Staking: Overview [273.75% APR]
Investors can lock BUFFI tokens in a state such that they no longer earn dividends from the BUFFI exchange contract but instead will earn a flat 0.75% per day on their capital. Anything earned from this interest rate can be withdrawn to your wallet without a fee but should you wish to take out your capital, a fee will be applied. Because the interest rate isn’t compounded automatically the base APR is 273.75% (365 * 0.75%), but the APY could be much higher by compounding interest daily.
There is no minimum deposit for staking but if you wish to take that value back later, it will have a percent taken off it. The contract will account for all of the interest accrued across all investors as well as the entire liquidate-able amount and provide a surplus percent. To guarantee that you will break even, the surplus percentage upon investing needs to be more than 10%, from here you just need to leave your capital to gather interest for 13 days (10 / 0.75) and you will be able to withdraw everything you initially deposited.
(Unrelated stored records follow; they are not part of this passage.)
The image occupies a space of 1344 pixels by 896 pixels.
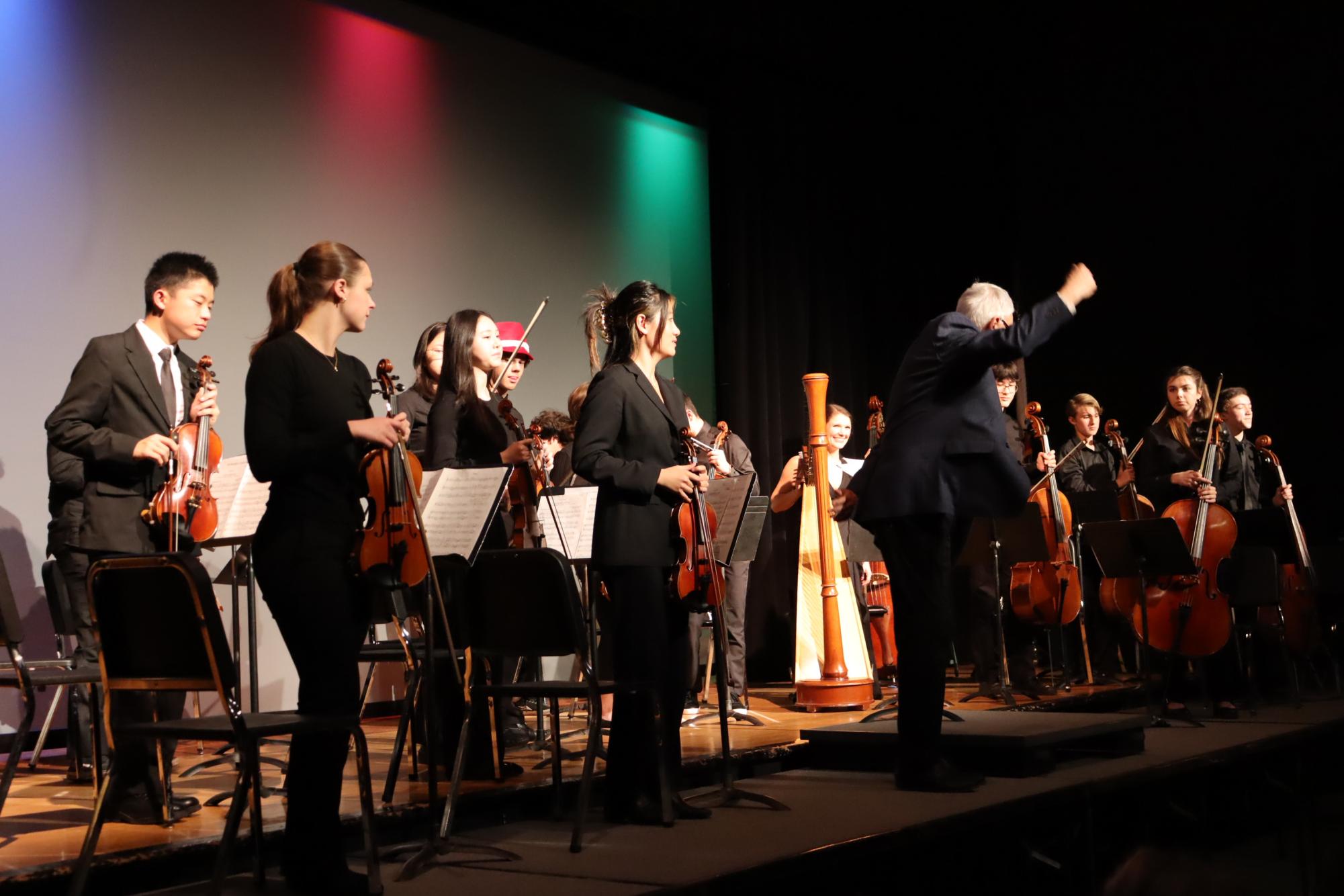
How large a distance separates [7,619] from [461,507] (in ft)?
3.75

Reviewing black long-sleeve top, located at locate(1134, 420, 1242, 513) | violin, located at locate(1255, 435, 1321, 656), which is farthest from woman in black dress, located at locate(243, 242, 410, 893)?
violin, located at locate(1255, 435, 1321, 656)

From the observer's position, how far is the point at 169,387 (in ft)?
12.6

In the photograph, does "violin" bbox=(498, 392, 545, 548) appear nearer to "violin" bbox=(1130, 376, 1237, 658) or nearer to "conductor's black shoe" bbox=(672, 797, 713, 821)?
"conductor's black shoe" bbox=(672, 797, 713, 821)

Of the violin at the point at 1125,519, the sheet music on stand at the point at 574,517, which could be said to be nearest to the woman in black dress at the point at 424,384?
the sheet music on stand at the point at 574,517

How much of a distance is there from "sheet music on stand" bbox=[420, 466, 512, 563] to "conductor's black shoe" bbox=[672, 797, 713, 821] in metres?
0.88

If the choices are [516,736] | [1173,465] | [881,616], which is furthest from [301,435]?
[1173,465]

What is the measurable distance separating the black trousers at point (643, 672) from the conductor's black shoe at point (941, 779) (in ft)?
2.44

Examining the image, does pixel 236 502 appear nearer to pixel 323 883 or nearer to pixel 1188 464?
pixel 323 883

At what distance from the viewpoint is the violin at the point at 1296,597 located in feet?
20.4

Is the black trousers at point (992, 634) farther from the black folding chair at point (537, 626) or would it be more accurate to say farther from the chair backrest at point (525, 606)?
the chair backrest at point (525, 606)

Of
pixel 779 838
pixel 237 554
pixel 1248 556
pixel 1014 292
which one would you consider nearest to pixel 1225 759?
pixel 1248 556

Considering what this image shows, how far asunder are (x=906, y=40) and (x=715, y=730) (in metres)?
4.82

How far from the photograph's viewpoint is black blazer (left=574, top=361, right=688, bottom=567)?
11.1ft

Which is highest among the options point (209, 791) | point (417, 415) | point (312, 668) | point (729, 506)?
point (417, 415)
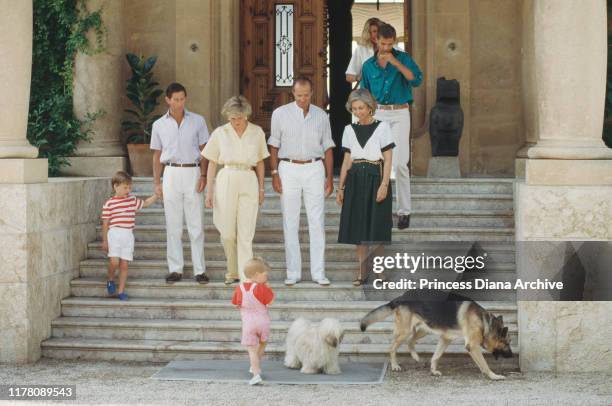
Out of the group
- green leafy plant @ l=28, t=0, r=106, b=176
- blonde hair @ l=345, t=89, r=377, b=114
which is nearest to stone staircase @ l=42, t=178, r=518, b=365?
green leafy plant @ l=28, t=0, r=106, b=176

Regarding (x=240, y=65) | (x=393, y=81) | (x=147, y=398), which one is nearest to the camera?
(x=147, y=398)

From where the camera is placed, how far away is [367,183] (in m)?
9.98

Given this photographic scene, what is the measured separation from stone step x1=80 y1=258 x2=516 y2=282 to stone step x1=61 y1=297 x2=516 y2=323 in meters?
0.46

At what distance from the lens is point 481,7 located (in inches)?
522

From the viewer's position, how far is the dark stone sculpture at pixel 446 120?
12914mm

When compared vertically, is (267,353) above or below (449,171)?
below

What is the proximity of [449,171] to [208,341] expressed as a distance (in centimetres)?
431

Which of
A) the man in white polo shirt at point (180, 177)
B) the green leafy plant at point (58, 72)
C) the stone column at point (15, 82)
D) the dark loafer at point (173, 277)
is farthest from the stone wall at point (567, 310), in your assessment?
the green leafy plant at point (58, 72)

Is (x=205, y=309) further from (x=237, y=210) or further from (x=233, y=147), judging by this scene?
(x=233, y=147)

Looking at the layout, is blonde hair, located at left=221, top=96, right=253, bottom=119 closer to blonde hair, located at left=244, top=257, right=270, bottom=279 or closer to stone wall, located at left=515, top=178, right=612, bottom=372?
blonde hair, located at left=244, top=257, right=270, bottom=279

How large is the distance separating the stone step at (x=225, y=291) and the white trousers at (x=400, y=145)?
108 cm

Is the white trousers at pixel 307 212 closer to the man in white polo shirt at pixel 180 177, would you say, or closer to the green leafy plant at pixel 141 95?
the man in white polo shirt at pixel 180 177

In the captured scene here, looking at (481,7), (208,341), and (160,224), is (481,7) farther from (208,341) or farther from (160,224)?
(208,341)

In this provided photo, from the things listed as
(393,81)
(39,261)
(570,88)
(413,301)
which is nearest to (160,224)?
(39,261)
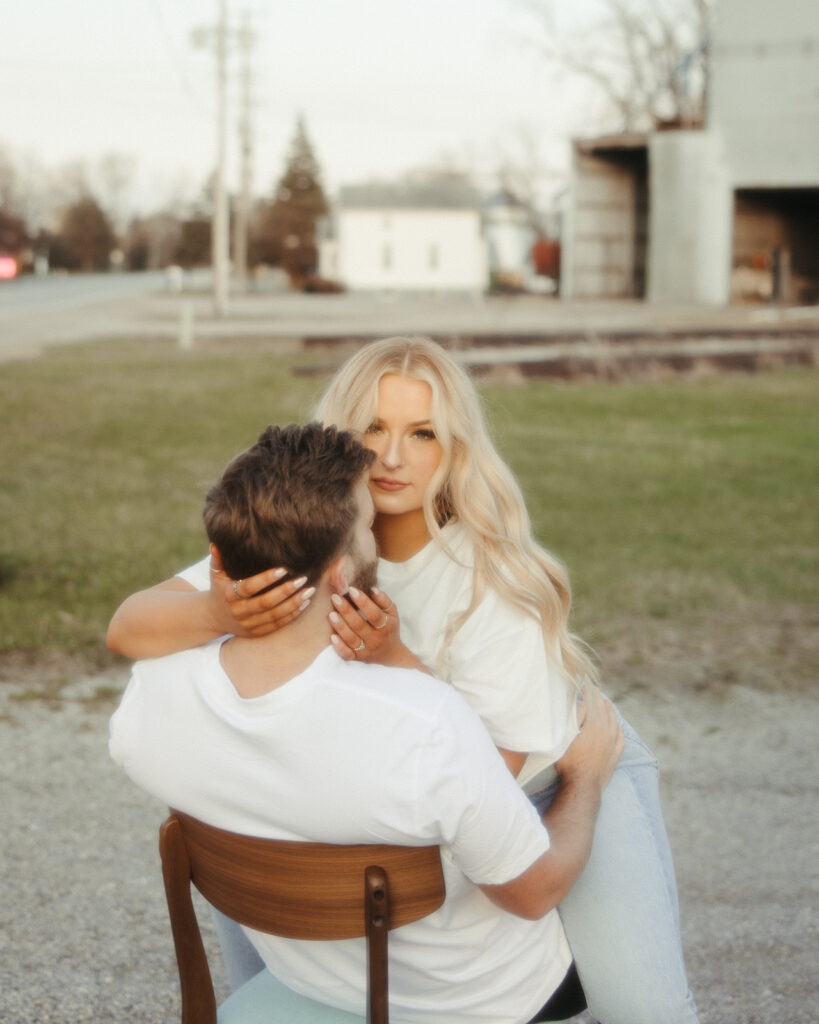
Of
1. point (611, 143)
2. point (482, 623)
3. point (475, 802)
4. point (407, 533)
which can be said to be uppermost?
point (611, 143)

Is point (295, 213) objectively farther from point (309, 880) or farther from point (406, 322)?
point (309, 880)

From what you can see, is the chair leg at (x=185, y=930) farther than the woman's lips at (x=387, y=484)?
No

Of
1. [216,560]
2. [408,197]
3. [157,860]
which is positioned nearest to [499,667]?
[216,560]

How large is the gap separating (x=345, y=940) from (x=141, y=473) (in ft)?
30.9

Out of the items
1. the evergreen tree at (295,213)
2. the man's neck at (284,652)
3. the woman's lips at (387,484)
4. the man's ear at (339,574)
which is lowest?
the man's neck at (284,652)

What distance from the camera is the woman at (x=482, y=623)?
1.98 metres

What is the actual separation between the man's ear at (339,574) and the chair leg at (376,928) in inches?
15.1

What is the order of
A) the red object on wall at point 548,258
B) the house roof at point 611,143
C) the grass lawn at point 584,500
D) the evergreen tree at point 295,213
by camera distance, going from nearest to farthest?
the grass lawn at point 584,500, the house roof at point 611,143, the red object on wall at point 548,258, the evergreen tree at point 295,213

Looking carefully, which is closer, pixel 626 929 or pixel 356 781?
pixel 356 781

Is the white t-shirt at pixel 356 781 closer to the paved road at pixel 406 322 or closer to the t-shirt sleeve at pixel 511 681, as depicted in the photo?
the t-shirt sleeve at pixel 511 681

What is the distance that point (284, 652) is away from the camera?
1.67 m

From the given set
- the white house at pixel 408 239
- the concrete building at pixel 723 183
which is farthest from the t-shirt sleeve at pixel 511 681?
the white house at pixel 408 239

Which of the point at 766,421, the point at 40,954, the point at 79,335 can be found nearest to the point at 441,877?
the point at 40,954

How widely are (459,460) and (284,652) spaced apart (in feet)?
2.50
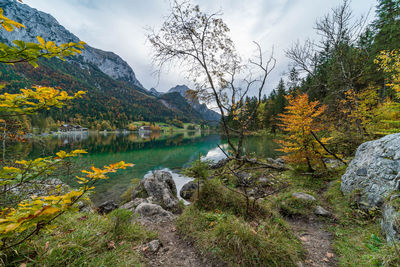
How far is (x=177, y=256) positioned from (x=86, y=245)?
6.24 ft

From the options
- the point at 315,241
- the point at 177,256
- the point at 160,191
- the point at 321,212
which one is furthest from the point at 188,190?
the point at 315,241

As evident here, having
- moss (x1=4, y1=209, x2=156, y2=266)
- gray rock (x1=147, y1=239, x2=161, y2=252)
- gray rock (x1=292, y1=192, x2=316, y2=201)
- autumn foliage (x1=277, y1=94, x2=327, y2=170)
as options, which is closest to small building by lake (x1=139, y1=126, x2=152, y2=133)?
autumn foliage (x1=277, y1=94, x2=327, y2=170)

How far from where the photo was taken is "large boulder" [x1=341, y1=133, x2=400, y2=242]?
3.33 meters

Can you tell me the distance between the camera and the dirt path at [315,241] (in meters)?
3.40

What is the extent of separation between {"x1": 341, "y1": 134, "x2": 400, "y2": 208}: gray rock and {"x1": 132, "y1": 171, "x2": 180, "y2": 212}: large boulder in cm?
743

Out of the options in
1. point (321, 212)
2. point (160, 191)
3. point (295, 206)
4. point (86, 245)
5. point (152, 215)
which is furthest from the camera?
point (160, 191)

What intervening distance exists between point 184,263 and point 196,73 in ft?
20.4

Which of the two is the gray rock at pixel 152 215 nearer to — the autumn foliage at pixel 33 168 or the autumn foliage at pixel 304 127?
the autumn foliage at pixel 33 168

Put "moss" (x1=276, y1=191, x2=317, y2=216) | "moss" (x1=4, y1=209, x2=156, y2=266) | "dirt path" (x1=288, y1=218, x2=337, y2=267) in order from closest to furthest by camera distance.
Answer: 1. "moss" (x1=4, y1=209, x2=156, y2=266)
2. "dirt path" (x1=288, y1=218, x2=337, y2=267)
3. "moss" (x1=276, y1=191, x2=317, y2=216)

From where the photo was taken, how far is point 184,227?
174 inches

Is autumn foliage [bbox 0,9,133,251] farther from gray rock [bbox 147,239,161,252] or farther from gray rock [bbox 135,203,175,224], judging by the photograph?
gray rock [bbox 135,203,175,224]

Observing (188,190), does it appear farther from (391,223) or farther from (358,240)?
(391,223)

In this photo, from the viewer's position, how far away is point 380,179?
13.9ft

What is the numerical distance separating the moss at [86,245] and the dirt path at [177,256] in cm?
44
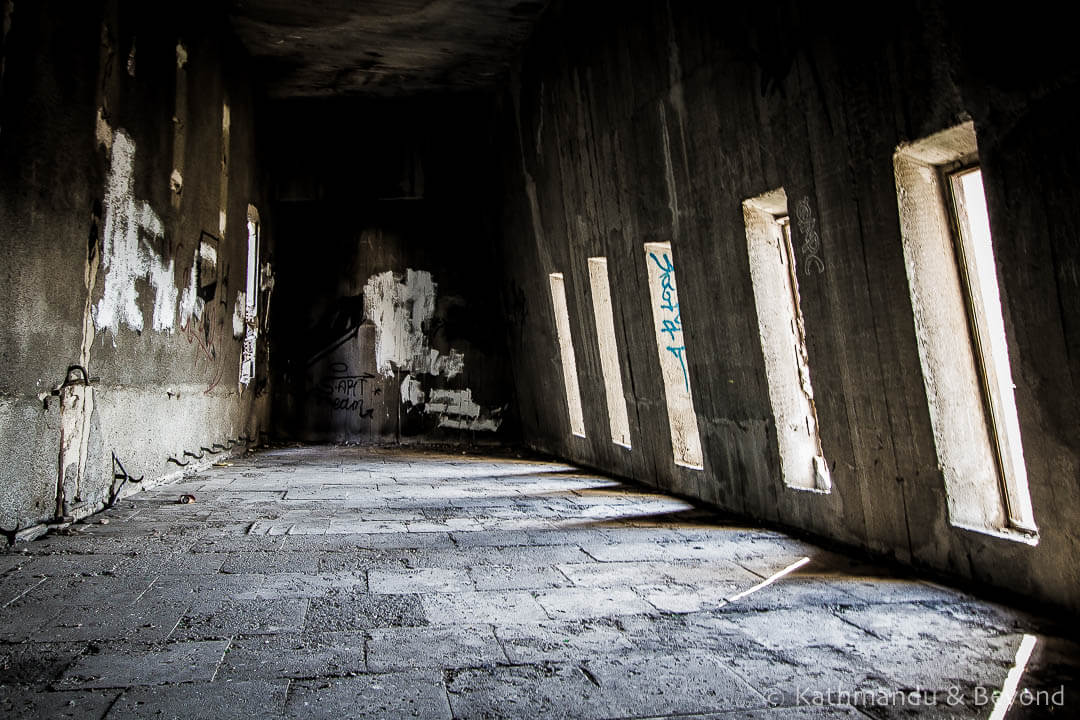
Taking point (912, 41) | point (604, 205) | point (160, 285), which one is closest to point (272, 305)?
point (160, 285)

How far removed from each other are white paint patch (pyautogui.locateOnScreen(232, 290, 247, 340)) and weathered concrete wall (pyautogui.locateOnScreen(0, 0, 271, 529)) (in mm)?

All tokens earned via interest can either be reinvested back into your capital or withdrawn directly to your wallet. There is no fee for withdrawing or reinvesting your BUFFI profits.
At any point you can liquidate all of your capital and withdraw it to your wallet. There is a 10% liquidation fee and as such you will only receive 90% of your capital investment back.
Staking: The Catch
Because this contract is essentially printing free BUFFI for investors, it is possible that the contract will not be able to afford to pay everyone out. The surplus is an indicator of this and if it falls below 0%, it means the contract is no longer solvent.
Due to the liquidation fee and the fact that holding tokens earns dividends, the contract should be able to maintain at least a 10% surplus for a lot longer than other contracts of this nature but just beware of the risk and keep an eye on the surplus.